◆ Work instruction:
What is needed is an exact copy of the records below, minus any pictures.

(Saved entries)
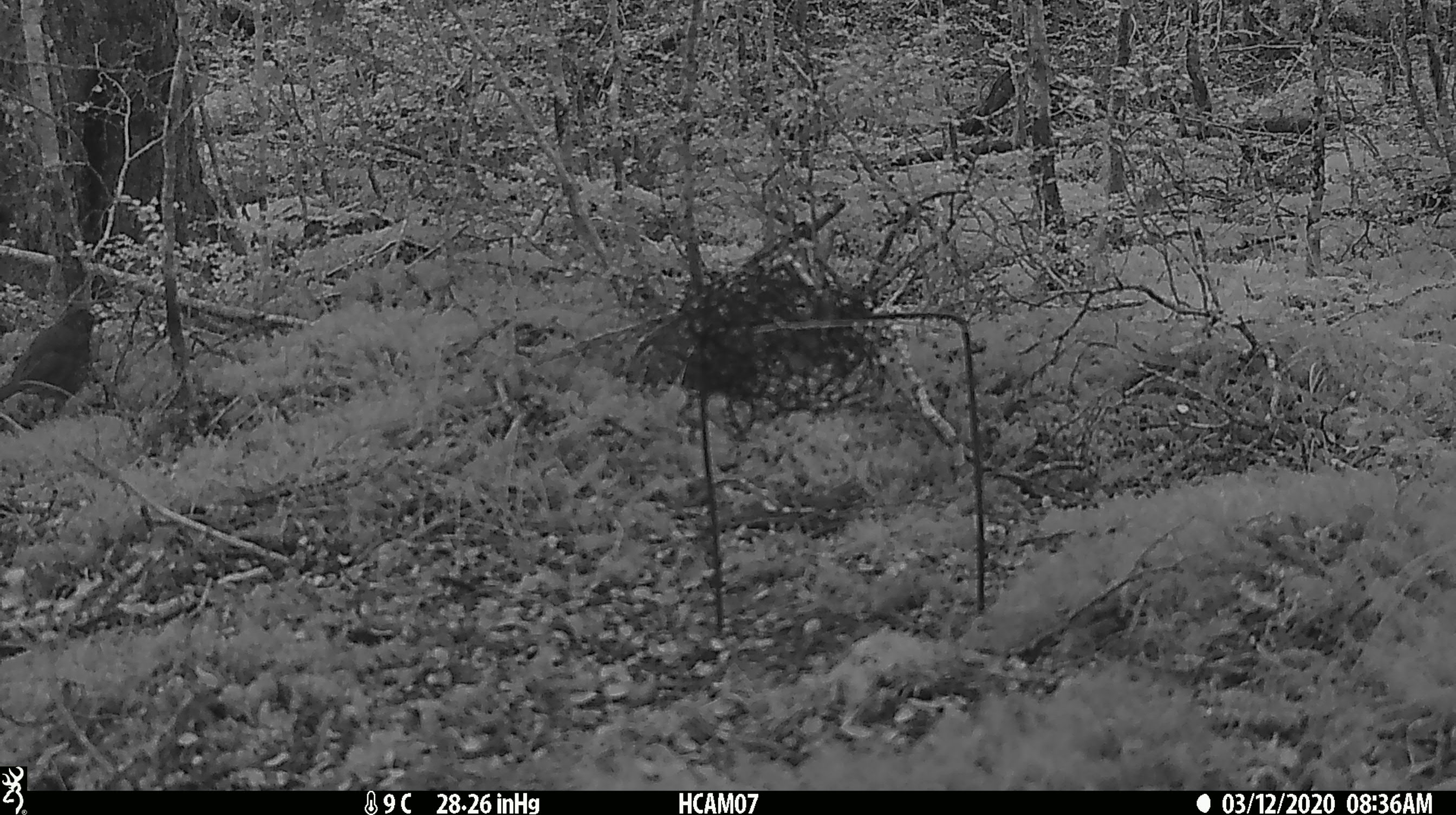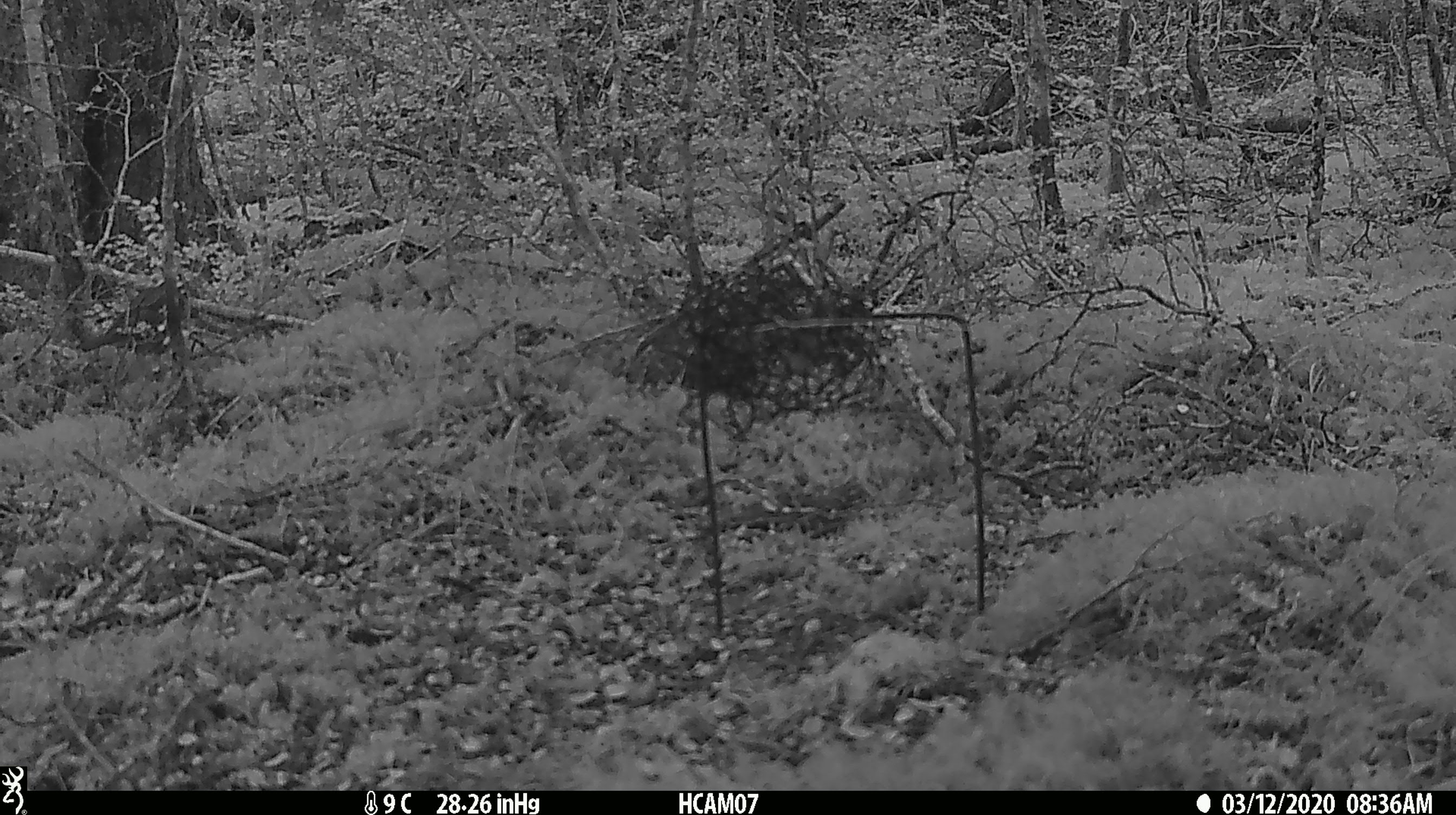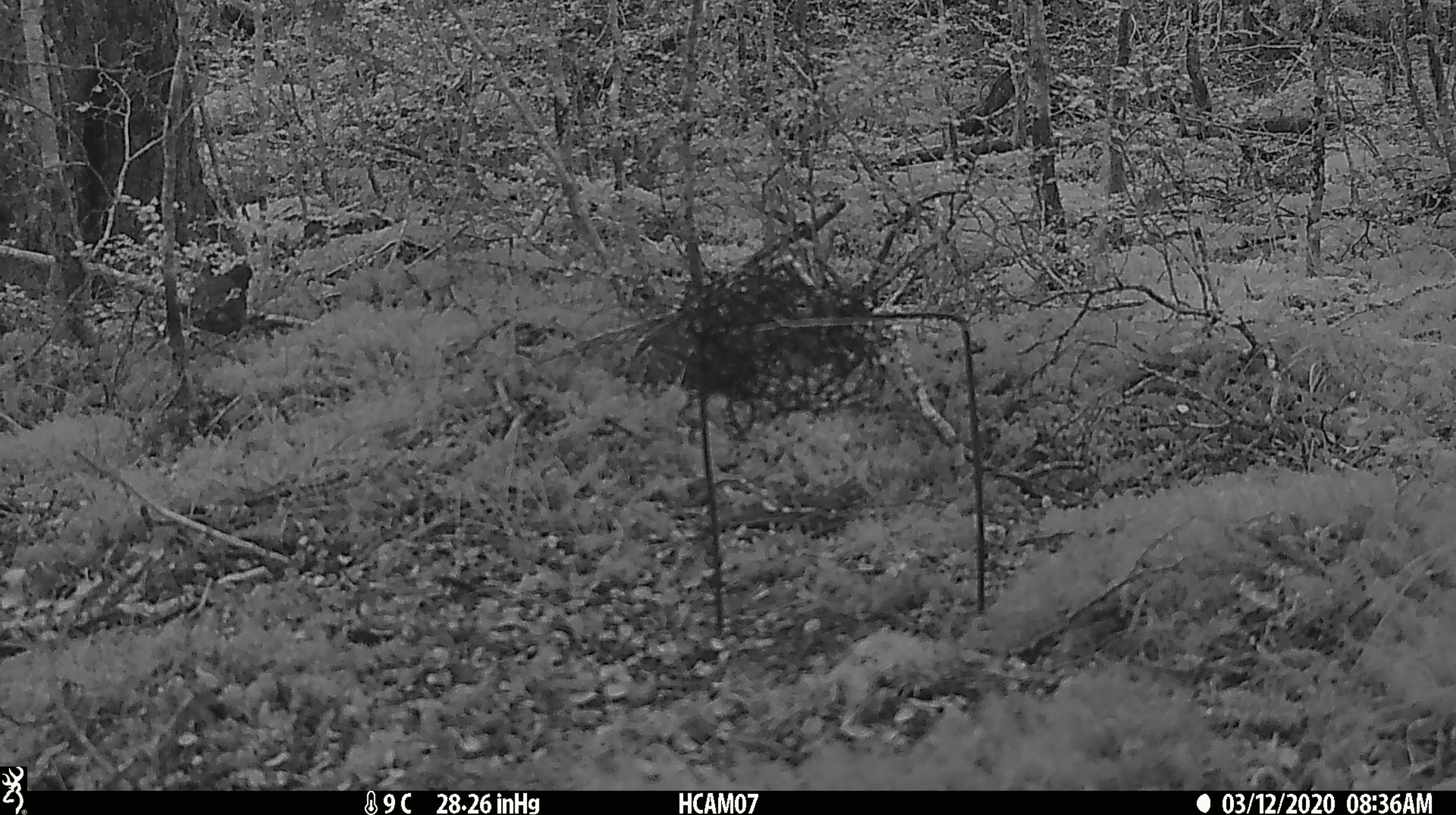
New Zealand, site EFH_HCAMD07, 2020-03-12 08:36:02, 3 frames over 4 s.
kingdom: Animalia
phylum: Chordata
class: Aves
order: Passeriformes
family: Turdidae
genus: Turdus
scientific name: Turdus philomelos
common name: song thrush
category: thrush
Thrush (song thrush) (Turdus philomelos).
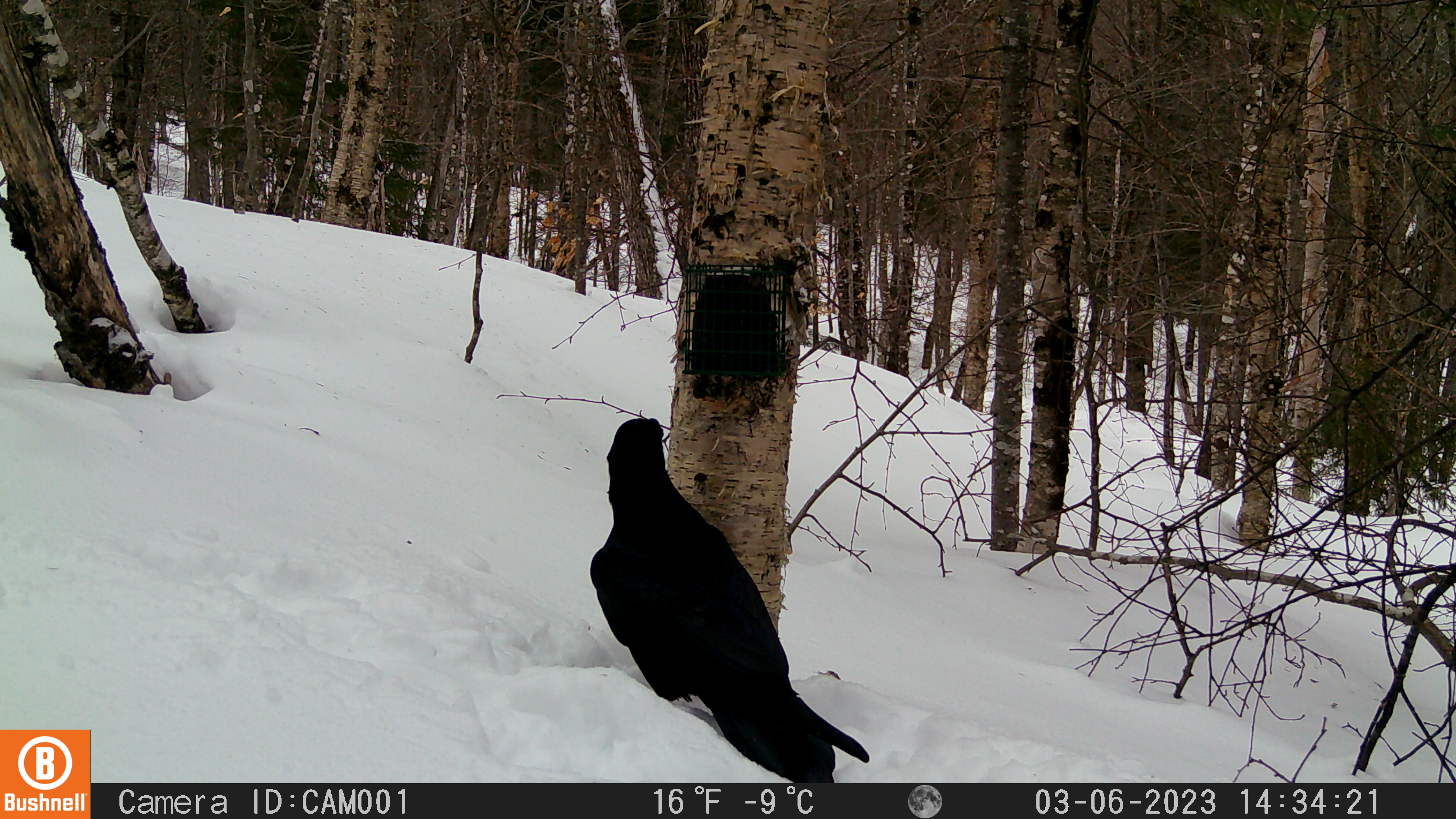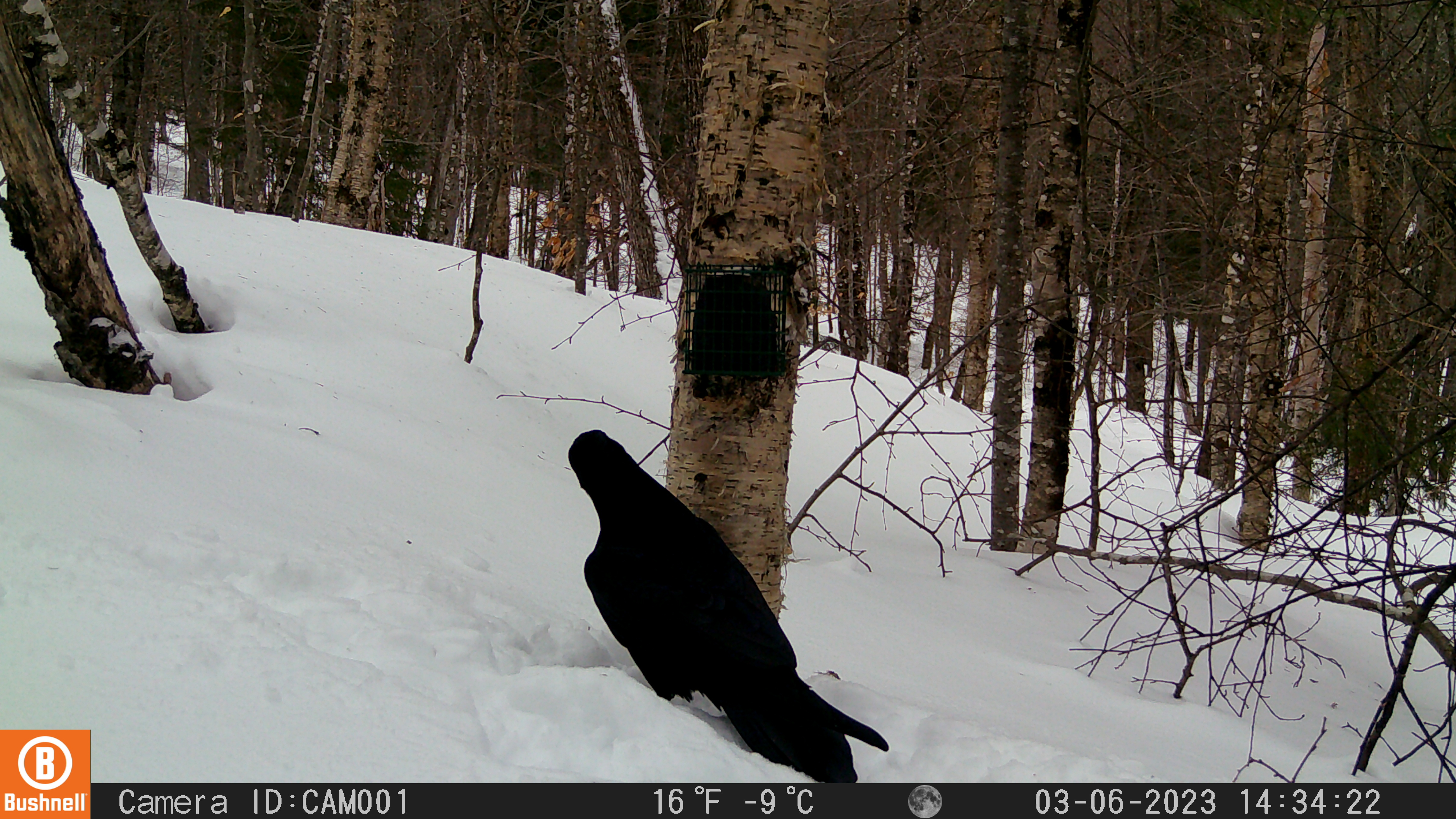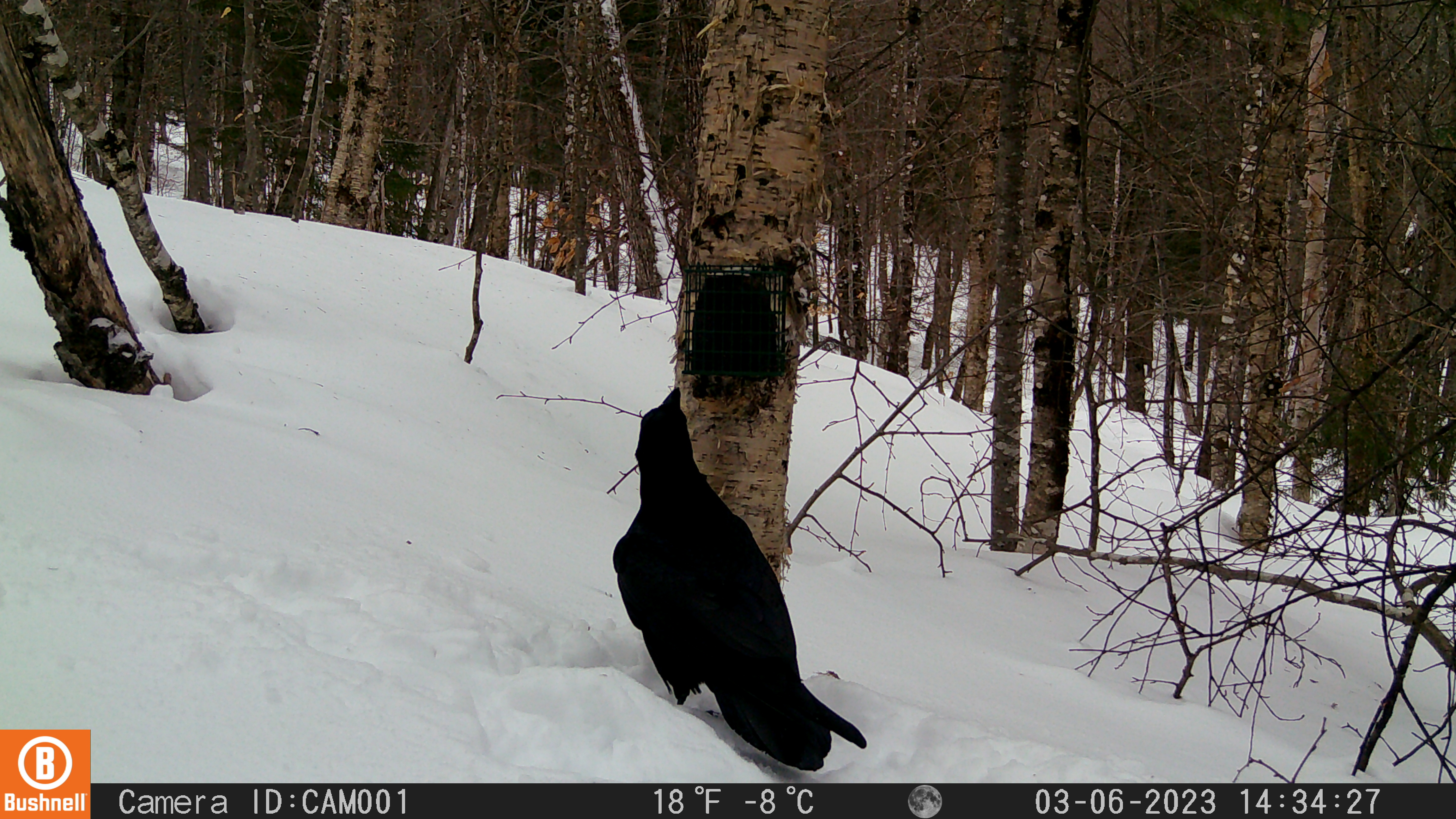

◆ Task solution:
New Zealand, site EFH_HCAMD07, 2020-03-12 08:36:02, 3 frames over 4 s.
kingdom: Animalia
phylum: Chordata
class: Aves
order: Passeriformes
family: Turdidae
genus: Turdus
scientific name: Turdus philomelos
common name: song thrush
category: thrush
Thrush (song thrush) (Turdus philomelos).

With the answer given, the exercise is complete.